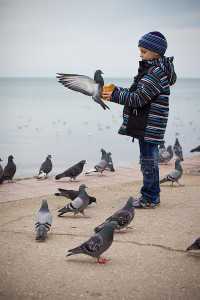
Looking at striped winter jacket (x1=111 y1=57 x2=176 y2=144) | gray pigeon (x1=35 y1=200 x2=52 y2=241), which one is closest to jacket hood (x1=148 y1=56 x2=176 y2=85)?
striped winter jacket (x1=111 y1=57 x2=176 y2=144)

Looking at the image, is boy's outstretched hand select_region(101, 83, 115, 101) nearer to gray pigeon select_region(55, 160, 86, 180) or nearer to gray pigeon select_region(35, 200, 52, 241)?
gray pigeon select_region(35, 200, 52, 241)

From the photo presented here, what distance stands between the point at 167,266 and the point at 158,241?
717 mm

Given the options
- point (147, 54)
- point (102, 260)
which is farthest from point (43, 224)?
point (147, 54)

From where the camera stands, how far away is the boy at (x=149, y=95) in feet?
22.4

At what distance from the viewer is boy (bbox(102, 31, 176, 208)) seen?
6.84 metres

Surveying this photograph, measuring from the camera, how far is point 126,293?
458 centimetres

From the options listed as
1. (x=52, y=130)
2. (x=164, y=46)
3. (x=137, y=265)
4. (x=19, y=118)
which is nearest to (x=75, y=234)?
(x=137, y=265)

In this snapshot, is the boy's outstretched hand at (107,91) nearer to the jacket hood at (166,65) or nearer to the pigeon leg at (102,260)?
the jacket hood at (166,65)

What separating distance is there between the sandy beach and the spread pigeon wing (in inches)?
49.4

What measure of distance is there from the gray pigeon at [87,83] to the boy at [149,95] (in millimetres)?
144

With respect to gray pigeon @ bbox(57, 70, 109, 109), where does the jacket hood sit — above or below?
above

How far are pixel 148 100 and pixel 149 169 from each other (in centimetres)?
78

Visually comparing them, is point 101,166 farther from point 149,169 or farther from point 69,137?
point 69,137

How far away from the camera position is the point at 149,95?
6.82 meters
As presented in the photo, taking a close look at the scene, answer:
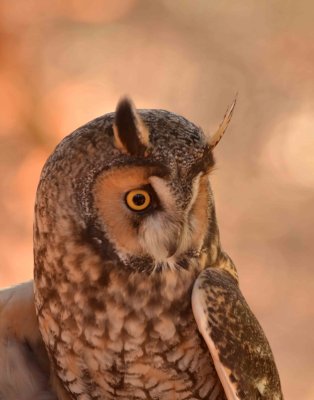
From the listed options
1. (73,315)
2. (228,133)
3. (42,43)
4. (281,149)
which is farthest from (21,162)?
(73,315)

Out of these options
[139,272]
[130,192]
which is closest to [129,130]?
[130,192]

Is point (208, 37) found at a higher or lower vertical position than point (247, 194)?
higher

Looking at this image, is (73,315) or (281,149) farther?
(281,149)

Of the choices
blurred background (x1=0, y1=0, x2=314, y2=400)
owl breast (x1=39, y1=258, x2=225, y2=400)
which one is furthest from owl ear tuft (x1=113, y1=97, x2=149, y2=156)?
blurred background (x1=0, y1=0, x2=314, y2=400)

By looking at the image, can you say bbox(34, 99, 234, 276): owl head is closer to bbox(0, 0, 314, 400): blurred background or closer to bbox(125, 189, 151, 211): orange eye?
bbox(125, 189, 151, 211): orange eye

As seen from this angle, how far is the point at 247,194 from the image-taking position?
14.5 feet

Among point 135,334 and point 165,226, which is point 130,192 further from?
point 135,334

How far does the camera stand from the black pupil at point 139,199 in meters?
1.33

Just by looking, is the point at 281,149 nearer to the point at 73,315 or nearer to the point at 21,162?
the point at 21,162

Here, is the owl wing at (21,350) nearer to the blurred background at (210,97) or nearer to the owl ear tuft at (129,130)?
the owl ear tuft at (129,130)

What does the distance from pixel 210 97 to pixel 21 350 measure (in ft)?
9.94

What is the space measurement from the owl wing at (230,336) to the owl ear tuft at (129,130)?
0.93 feet

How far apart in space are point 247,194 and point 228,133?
1.11 ft

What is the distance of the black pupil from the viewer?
4.36 feet
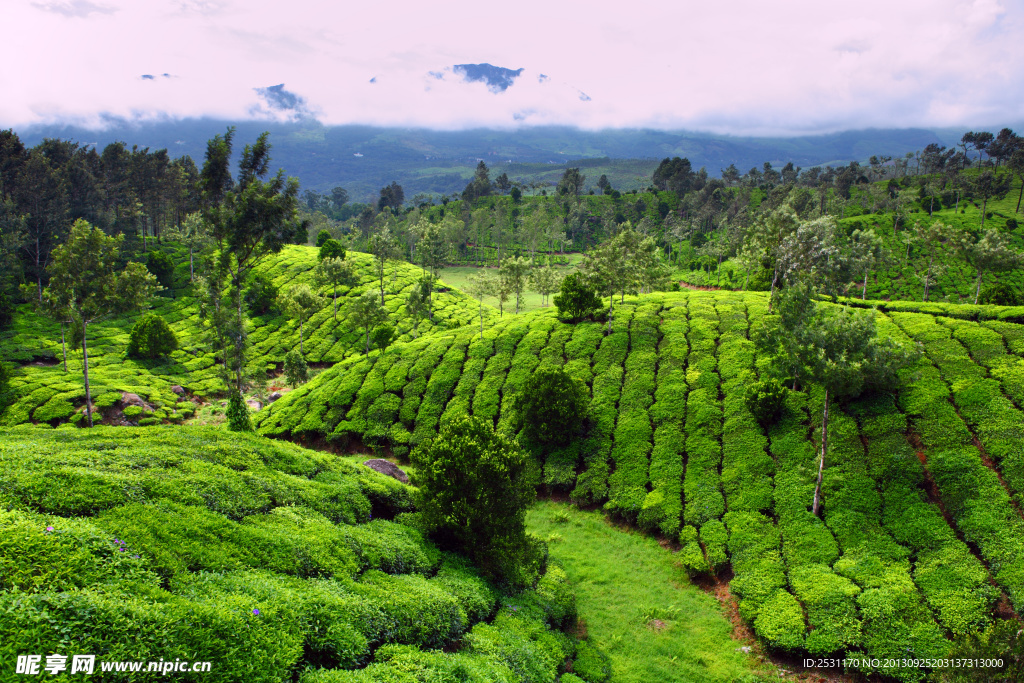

_ _ _

-- Instruction --
Copy the data from the line with "From the photo" up to and including the line with "6.84 metres", keeping every line. Add 34 to each number in the answers, both the distances and the point coordinates.

-- Solution for this problem --
From the photo presented here, what distance stands between the point at 167,266 and the point at 158,241?
751 mm

Given the options
- point (147, 54)
- point (102, 260)
which is farthest from point (43, 224)?
point (181, 88)

From where the camera stands, how far away is the boy at (x=149, y=95) in feet?
56.4

At what distance from the viewer is boy (bbox(102, 31, 176, 208)) seen?
40.84 metres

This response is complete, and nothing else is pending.